# Listed entries
** START **

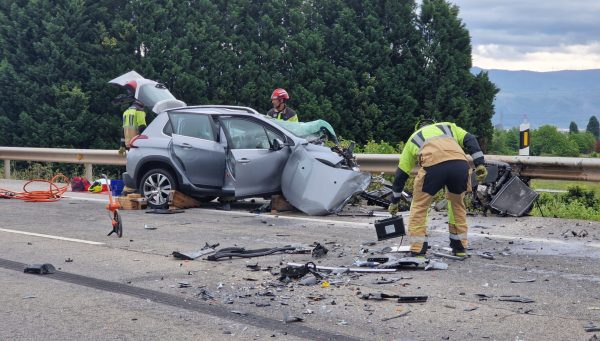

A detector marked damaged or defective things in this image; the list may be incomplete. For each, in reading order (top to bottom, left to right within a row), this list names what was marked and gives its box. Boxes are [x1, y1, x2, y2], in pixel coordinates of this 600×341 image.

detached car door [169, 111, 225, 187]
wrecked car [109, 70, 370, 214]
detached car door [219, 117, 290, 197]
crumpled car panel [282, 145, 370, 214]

** END **
** START **

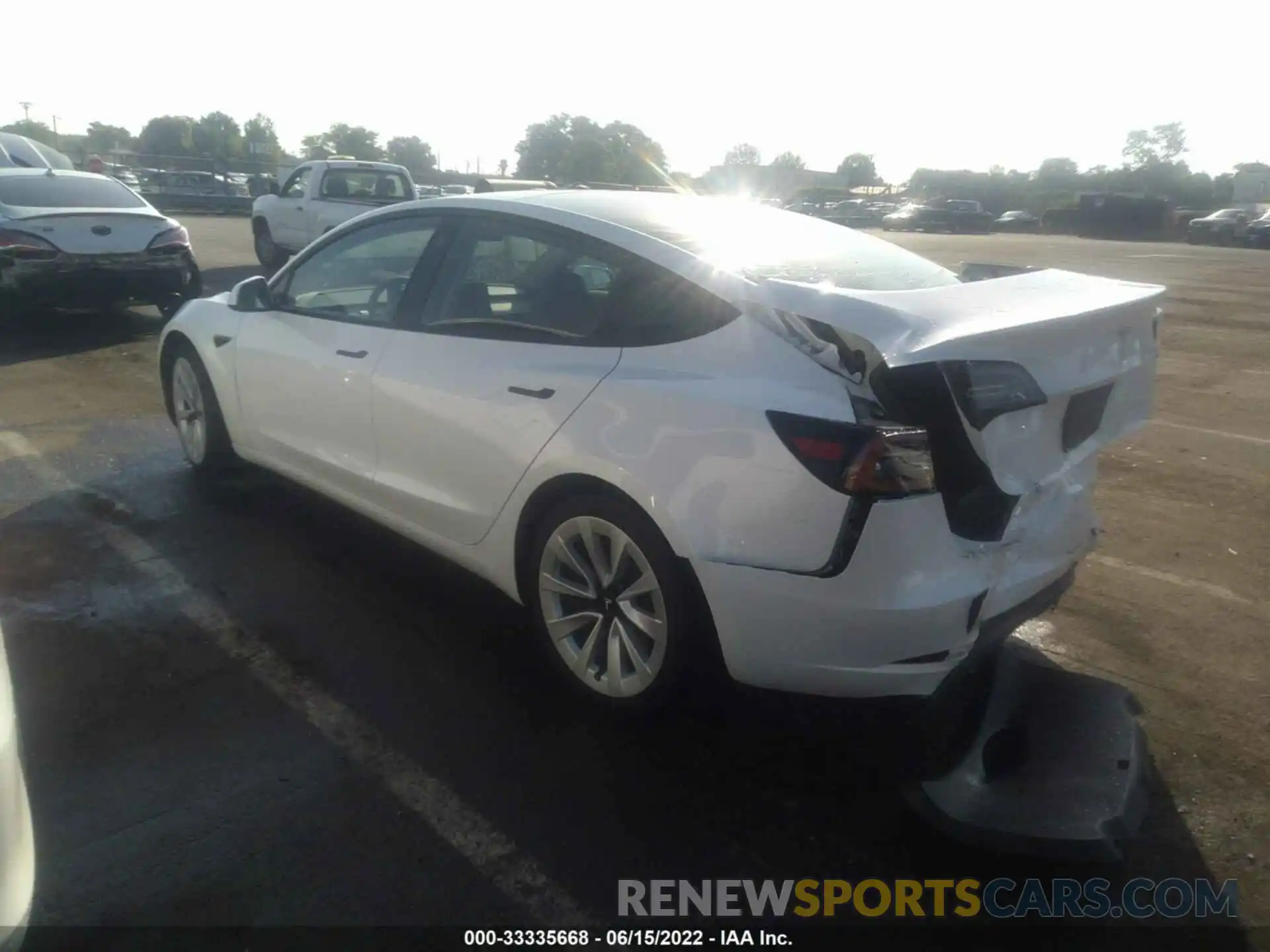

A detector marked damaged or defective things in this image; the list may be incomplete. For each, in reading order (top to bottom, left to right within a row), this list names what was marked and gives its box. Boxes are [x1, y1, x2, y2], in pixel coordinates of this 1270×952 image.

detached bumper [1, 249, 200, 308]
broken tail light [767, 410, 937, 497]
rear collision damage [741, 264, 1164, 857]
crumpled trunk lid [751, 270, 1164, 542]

** END **
** START **

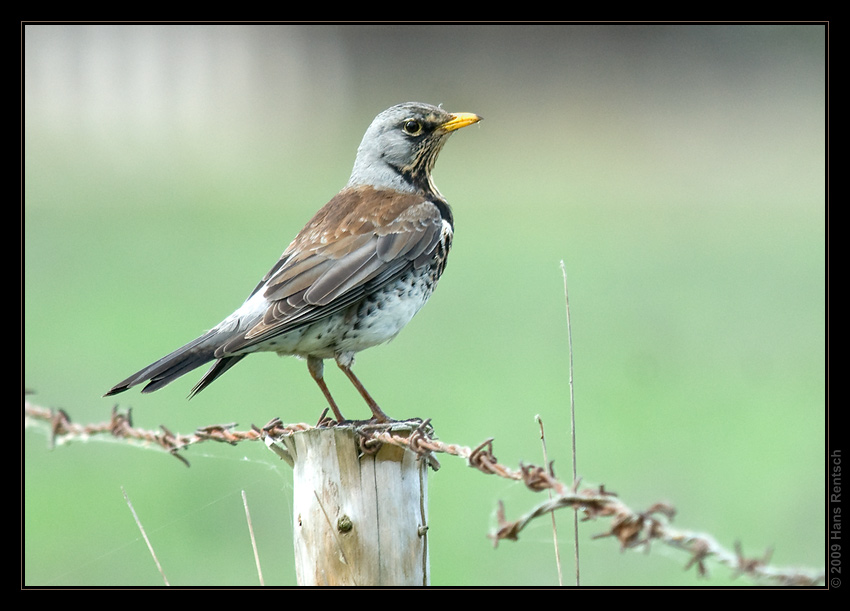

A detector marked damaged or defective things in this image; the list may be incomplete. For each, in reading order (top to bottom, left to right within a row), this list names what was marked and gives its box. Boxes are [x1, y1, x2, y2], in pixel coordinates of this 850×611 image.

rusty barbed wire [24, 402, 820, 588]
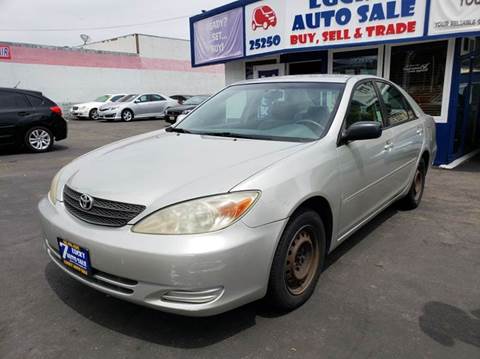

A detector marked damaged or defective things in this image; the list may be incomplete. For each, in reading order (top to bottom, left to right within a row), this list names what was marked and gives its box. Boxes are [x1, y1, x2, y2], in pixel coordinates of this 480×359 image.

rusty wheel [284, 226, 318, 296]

** END **

# Your objective
Render the lines of the records from the one containing "this 480×359 image." through the one containing "rusty wheel [284, 226, 318, 296]" as a JSON list of strings, one string per line, leaving out blank lines.

# Task response
[
  "A detector marked damaged or defective things in this image; the list may be incomplete. For each, in reading order (top to bottom, left to right within a row), this list names what was marked and gives its box. Boxes are [x1, y1, x2, y2], in pixel coordinates of this 480×359 image.",
  "rusty wheel [284, 226, 318, 296]"
]